2) Versioned dependencies vastly increase install speed
Explicit versioning saved approx. 30% of cluster initialization time across file formats.
Of course, the version resolution needs to be added to the deployment pipeline - but this only runs once per release, but saves resolution every time a job is submitted.
3) Bundling the dependencies yields no real benefit
It was theorized that, as GCS and DataProc would be in the same data centre, moving a larger package internally would be faster than looking up and pulling ~100 libraries across the open internet. This was not the case.

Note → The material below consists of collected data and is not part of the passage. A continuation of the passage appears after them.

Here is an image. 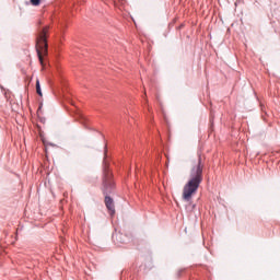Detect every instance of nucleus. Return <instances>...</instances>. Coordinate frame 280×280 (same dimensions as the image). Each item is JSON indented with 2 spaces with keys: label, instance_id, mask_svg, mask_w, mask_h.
<instances>
[{
  "label": "nucleus",
  "instance_id": "nucleus-1",
  "mask_svg": "<svg viewBox=\"0 0 280 280\" xmlns=\"http://www.w3.org/2000/svg\"><path fill=\"white\" fill-rule=\"evenodd\" d=\"M205 164H202V156L198 155L197 160H194L190 165L189 179L183 188L182 198L185 202H191V199L198 192V187L202 183V172Z\"/></svg>",
  "mask_w": 280,
  "mask_h": 280
},
{
  "label": "nucleus",
  "instance_id": "nucleus-2",
  "mask_svg": "<svg viewBox=\"0 0 280 280\" xmlns=\"http://www.w3.org/2000/svg\"><path fill=\"white\" fill-rule=\"evenodd\" d=\"M114 187L115 184H113V174L110 171L105 168L103 177V194L105 196V205L110 215H115V201H113V198H110L108 194L113 192Z\"/></svg>",
  "mask_w": 280,
  "mask_h": 280
},
{
  "label": "nucleus",
  "instance_id": "nucleus-3",
  "mask_svg": "<svg viewBox=\"0 0 280 280\" xmlns=\"http://www.w3.org/2000/svg\"><path fill=\"white\" fill-rule=\"evenodd\" d=\"M47 34H49V26L42 27L36 38V51L43 69H45L43 57L47 56Z\"/></svg>",
  "mask_w": 280,
  "mask_h": 280
},
{
  "label": "nucleus",
  "instance_id": "nucleus-4",
  "mask_svg": "<svg viewBox=\"0 0 280 280\" xmlns=\"http://www.w3.org/2000/svg\"><path fill=\"white\" fill-rule=\"evenodd\" d=\"M36 93L39 95V97H43V90L40 89V81L36 80Z\"/></svg>",
  "mask_w": 280,
  "mask_h": 280
},
{
  "label": "nucleus",
  "instance_id": "nucleus-5",
  "mask_svg": "<svg viewBox=\"0 0 280 280\" xmlns=\"http://www.w3.org/2000/svg\"><path fill=\"white\" fill-rule=\"evenodd\" d=\"M31 3L35 7L40 5V0H31Z\"/></svg>",
  "mask_w": 280,
  "mask_h": 280
},
{
  "label": "nucleus",
  "instance_id": "nucleus-6",
  "mask_svg": "<svg viewBox=\"0 0 280 280\" xmlns=\"http://www.w3.org/2000/svg\"><path fill=\"white\" fill-rule=\"evenodd\" d=\"M195 208H196V205H192L190 211H194Z\"/></svg>",
  "mask_w": 280,
  "mask_h": 280
},
{
  "label": "nucleus",
  "instance_id": "nucleus-7",
  "mask_svg": "<svg viewBox=\"0 0 280 280\" xmlns=\"http://www.w3.org/2000/svg\"><path fill=\"white\" fill-rule=\"evenodd\" d=\"M80 117H81V121H84V119H86V118H84V116H82V115H81Z\"/></svg>",
  "mask_w": 280,
  "mask_h": 280
}]
</instances>
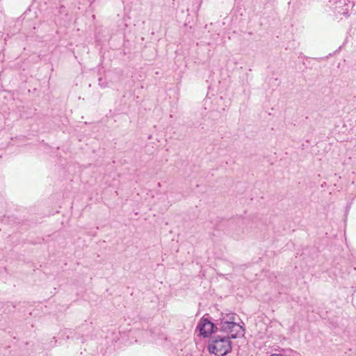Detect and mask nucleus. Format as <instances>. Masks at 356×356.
Listing matches in <instances>:
<instances>
[{
	"label": "nucleus",
	"mask_w": 356,
	"mask_h": 356,
	"mask_svg": "<svg viewBox=\"0 0 356 356\" xmlns=\"http://www.w3.org/2000/svg\"><path fill=\"white\" fill-rule=\"evenodd\" d=\"M238 329L231 328L229 332L227 333V337L230 339H236L238 337H243L244 334H238Z\"/></svg>",
	"instance_id": "5"
},
{
	"label": "nucleus",
	"mask_w": 356,
	"mask_h": 356,
	"mask_svg": "<svg viewBox=\"0 0 356 356\" xmlns=\"http://www.w3.org/2000/svg\"><path fill=\"white\" fill-rule=\"evenodd\" d=\"M209 350L217 356H225L232 350V343L227 337L213 336L209 344Z\"/></svg>",
	"instance_id": "2"
},
{
	"label": "nucleus",
	"mask_w": 356,
	"mask_h": 356,
	"mask_svg": "<svg viewBox=\"0 0 356 356\" xmlns=\"http://www.w3.org/2000/svg\"><path fill=\"white\" fill-rule=\"evenodd\" d=\"M197 329L204 338L208 337L211 333L218 330L217 324H214L209 319L203 317L198 323Z\"/></svg>",
	"instance_id": "3"
},
{
	"label": "nucleus",
	"mask_w": 356,
	"mask_h": 356,
	"mask_svg": "<svg viewBox=\"0 0 356 356\" xmlns=\"http://www.w3.org/2000/svg\"><path fill=\"white\" fill-rule=\"evenodd\" d=\"M217 327L218 330L221 332L228 333L231 328L238 329V334H244L245 329L242 325L236 322H227L224 321L223 319L220 318L217 321Z\"/></svg>",
	"instance_id": "4"
},
{
	"label": "nucleus",
	"mask_w": 356,
	"mask_h": 356,
	"mask_svg": "<svg viewBox=\"0 0 356 356\" xmlns=\"http://www.w3.org/2000/svg\"><path fill=\"white\" fill-rule=\"evenodd\" d=\"M326 11H332L337 17L348 16L353 4L347 0H319Z\"/></svg>",
	"instance_id": "1"
},
{
	"label": "nucleus",
	"mask_w": 356,
	"mask_h": 356,
	"mask_svg": "<svg viewBox=\"0 0 356 356\" xmlns=\"http://www.w3.org/2000/svg\"><path fill=\"white\" fill-rule=\"evenodd\" d=\"M221 319H223L225 321L227 322H235L236 320V315L235 314L230 313L226 314L225 316H223Z\"/></svg>",
	"instance_id": "6"
}]
</instances>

It might be that the DataProc service is providing a certain amount of caching of common libraries, or that pip can multithread the fetch and install of packages from the internet, but not locally.
4) pyproject.toml performs slightly better than setup.py
Not a significant difference, but avoiding a legacy build system that is warned against and will be shortly deprecated makes sense - further it would pollute the project top level directory with more files.
5) Modern build systems produce more performant builds
At first glance, the packages built by sdist, build and poetry appear identical - however, there are slight differences which affect their handling by the package manager at install. The new systems install slightly faster.
6) Larger jobs are more performant than increasing parallelization
Given that the package install has to occur every time a job is submitted to a Spark cluster worker, care should be taken to balance number of jobs with job size. From this investigation, increasing a job length by 5 minutes would be far more beneficial than creating a new job to do the same work.
For this reason, larger worker nodes utilizing a multithread approach would likely yield the best outcomes.